-- Start Task material --

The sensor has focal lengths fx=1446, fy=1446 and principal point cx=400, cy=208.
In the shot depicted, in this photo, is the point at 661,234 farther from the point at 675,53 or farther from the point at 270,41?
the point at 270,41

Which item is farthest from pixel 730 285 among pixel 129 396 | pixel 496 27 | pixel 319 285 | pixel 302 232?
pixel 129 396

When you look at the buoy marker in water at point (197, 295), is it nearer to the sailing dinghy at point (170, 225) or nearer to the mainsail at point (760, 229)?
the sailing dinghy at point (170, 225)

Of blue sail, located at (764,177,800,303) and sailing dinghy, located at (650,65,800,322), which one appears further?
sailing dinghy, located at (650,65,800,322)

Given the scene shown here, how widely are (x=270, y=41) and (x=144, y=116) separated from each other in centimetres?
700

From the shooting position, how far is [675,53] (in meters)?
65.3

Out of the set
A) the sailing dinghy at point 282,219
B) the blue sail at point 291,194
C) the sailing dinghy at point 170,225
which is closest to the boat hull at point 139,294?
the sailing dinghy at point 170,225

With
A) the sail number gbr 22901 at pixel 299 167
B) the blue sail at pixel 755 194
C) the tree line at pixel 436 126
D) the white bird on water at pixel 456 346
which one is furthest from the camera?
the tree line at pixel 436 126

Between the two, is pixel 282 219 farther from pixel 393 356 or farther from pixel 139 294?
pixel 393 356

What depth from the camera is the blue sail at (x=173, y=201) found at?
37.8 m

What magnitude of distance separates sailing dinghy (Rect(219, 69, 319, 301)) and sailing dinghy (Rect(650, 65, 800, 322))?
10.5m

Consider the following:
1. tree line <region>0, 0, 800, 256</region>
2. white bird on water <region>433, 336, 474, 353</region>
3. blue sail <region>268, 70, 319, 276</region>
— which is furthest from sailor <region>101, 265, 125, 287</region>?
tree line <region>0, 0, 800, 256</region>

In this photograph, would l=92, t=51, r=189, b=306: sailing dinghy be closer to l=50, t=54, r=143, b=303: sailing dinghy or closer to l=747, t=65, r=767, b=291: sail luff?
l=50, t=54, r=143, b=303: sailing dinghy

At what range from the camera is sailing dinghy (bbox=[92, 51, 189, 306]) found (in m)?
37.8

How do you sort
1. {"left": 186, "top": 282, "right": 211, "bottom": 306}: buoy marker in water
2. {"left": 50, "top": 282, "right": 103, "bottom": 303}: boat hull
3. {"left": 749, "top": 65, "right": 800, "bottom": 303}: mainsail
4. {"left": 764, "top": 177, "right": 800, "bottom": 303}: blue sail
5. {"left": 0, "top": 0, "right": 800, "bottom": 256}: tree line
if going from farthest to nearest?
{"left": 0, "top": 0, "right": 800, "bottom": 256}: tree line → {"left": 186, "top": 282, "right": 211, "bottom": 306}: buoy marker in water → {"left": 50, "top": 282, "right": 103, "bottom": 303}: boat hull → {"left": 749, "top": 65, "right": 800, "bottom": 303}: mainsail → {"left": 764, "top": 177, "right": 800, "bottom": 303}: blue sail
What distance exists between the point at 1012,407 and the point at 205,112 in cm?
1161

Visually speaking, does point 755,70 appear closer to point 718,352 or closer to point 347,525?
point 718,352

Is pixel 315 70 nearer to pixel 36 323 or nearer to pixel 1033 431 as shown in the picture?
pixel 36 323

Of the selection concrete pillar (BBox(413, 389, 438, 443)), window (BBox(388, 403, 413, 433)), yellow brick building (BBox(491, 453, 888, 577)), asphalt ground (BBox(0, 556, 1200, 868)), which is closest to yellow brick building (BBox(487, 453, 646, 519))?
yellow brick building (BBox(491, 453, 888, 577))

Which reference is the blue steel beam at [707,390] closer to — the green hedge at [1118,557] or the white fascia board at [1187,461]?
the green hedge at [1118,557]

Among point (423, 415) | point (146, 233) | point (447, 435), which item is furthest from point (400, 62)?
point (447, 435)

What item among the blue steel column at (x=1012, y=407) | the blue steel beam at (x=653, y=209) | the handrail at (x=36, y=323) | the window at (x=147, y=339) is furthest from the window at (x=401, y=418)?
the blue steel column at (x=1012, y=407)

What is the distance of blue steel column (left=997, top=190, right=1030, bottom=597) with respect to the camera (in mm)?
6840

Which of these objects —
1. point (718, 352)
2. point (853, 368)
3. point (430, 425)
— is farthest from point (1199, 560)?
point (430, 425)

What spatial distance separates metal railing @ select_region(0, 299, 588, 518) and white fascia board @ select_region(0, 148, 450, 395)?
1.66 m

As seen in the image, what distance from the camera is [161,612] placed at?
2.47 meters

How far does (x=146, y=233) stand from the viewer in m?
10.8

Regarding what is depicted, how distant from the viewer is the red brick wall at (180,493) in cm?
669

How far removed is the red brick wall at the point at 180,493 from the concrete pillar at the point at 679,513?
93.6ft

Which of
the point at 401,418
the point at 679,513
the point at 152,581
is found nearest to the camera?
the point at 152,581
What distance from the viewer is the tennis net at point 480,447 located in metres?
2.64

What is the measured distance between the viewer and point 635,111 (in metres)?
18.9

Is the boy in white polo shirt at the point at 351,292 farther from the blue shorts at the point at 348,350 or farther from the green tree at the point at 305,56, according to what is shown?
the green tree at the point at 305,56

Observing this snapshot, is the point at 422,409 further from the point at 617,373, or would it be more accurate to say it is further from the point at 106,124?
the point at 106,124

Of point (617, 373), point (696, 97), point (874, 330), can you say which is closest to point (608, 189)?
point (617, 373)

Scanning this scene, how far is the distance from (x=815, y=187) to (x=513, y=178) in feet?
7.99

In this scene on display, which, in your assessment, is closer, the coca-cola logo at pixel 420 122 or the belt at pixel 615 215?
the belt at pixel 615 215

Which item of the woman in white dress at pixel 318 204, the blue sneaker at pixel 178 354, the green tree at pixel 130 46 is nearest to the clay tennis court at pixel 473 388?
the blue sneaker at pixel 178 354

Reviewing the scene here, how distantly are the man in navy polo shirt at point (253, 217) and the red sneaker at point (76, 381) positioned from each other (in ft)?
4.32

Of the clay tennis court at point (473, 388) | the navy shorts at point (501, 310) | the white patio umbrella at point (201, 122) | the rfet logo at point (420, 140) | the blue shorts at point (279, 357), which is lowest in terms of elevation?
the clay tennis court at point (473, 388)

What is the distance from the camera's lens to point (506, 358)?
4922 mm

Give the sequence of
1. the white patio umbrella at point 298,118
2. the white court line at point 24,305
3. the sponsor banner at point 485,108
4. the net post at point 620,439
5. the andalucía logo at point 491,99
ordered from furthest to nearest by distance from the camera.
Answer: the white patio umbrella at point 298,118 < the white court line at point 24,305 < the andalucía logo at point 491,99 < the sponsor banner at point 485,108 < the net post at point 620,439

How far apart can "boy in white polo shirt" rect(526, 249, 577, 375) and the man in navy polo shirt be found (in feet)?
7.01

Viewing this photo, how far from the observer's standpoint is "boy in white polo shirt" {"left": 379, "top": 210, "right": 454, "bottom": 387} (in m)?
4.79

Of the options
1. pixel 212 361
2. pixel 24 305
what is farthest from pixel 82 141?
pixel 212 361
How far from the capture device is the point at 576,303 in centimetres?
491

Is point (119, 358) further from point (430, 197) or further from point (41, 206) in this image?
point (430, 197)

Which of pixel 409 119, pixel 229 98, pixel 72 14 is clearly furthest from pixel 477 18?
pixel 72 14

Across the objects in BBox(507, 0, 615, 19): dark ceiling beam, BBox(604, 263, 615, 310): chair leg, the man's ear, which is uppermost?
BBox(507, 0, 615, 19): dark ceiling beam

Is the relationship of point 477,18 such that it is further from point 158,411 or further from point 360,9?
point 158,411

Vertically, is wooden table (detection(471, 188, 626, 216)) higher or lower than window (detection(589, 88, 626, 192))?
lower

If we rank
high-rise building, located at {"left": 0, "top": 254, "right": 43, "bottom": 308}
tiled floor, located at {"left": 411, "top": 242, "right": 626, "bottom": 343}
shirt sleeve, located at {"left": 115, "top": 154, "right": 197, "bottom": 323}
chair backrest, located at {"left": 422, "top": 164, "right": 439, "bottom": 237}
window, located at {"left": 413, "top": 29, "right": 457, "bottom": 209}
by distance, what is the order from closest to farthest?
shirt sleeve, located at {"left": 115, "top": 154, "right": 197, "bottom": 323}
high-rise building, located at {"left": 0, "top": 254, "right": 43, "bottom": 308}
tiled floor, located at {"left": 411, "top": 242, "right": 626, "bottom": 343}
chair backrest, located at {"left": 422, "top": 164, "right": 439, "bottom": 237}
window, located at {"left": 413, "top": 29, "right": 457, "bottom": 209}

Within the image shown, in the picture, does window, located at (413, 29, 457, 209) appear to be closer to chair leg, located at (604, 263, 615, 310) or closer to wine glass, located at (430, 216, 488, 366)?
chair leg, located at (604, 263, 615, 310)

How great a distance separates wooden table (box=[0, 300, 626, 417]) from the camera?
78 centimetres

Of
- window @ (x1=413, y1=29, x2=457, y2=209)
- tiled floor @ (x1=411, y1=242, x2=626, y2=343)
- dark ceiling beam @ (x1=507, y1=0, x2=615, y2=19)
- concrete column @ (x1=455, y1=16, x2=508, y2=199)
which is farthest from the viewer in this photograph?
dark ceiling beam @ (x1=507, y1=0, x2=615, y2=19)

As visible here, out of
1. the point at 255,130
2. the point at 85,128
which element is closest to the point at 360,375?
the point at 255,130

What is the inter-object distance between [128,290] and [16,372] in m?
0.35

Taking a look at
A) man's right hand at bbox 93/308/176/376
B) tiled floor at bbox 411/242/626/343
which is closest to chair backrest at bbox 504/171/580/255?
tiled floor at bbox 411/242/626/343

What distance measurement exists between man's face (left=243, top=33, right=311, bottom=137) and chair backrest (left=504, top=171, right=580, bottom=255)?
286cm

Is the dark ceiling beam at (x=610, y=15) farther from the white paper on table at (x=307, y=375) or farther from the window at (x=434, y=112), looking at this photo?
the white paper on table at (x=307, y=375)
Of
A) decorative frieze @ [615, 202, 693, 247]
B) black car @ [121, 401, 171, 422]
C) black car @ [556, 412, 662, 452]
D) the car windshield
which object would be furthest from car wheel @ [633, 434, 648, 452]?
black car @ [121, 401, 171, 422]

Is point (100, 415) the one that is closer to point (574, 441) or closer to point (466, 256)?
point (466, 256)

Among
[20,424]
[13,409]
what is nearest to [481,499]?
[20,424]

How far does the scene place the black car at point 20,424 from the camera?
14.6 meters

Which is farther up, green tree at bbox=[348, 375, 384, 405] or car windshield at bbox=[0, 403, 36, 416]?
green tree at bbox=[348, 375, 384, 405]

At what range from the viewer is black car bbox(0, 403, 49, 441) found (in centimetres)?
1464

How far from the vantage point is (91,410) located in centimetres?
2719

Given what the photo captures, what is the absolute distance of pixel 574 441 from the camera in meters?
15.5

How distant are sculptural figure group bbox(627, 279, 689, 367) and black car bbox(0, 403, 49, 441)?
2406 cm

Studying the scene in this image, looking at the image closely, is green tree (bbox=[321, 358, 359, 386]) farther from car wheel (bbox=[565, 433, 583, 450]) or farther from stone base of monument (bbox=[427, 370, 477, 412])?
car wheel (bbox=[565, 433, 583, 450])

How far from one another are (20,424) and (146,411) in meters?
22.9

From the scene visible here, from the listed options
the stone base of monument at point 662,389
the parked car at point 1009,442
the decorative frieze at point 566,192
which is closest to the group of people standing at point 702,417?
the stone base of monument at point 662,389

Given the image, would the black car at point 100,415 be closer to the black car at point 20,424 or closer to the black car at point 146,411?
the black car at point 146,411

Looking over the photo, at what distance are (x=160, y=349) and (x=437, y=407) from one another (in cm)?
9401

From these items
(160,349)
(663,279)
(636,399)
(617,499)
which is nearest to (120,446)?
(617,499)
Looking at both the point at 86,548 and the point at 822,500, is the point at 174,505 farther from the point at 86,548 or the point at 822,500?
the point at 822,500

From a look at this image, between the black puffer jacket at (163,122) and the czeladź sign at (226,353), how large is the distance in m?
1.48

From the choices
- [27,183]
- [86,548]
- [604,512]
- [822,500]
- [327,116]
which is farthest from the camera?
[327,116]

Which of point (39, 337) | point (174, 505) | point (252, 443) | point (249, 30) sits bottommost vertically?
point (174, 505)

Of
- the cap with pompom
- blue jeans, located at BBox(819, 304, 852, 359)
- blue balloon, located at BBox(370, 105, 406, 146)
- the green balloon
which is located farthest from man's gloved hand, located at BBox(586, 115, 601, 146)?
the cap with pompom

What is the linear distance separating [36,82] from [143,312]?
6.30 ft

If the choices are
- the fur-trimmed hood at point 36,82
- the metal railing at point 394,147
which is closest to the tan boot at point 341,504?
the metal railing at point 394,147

-- End Task material --

◆ Task objective
Using the material above, extract the line that contains "How far from one" and every line after it, exactly as given; stop at the last line.

◆ Solution
How far from one another are (20,424) and (146,411) in meters?
22.9

From the scene visible here, from the listed options
the stone base of monument at point 662,389
the parked car at point 1009,442
the decorative frieze at point 566,192
which is closest to the group of people standing at point 702,417?
the stone base of monument at point 662,389

Given the image, would the black car at point 100,415 be closer to the black car at point 20,424 or closer to the black car at point 146,411?
the black car at point 146,411

Looking over the photo, at what distance are (x=160, y=349) and (x=437, y=407) from one another (in cm)?
9401

From these items
(160,349)
(663,279)
(636,399)
(617,499)
which is nearest to (120,446)?
(617,499)
Looking at both the point at 86,548 and the point at 822,500, is the point at 174,505 farther from the point at 86,548 or the point at 822,500?
the point at 822,500

From a look at this image, between the black puffer jacket at (163,122) and the czeladź sign at (226,353), how large is the distance in m?
1.48

From the choices
- [27,183]
- [86,548]
- [604,512]
- [822,500]
- [327,116]
which is farthest from the camera?
[327,116]

Which of point (39, 337) | point (174, 505) | point (252, 443) | point (249, 30) sits bottommost vertically?
point (174, 505)

Of
- the cap with pompom
- blue jeans, located at BBox(819, 304, 852, 359)
- blue balloon, located at BBox(370, 105, 406, 146)
- the green balloon
which is located farthest from man's gloved hand, located at BBox(586, 115, 601, 146)?
the cap with pompom

What is the linear distance separating [36,82] from [143,312]?
6.30 ft

If the choices are
- the fur-trimmed hood at point 36,82
- the metal railing at point 394,147
which is closest to the tan boot at point 341,504?
the metal railing at point 394,147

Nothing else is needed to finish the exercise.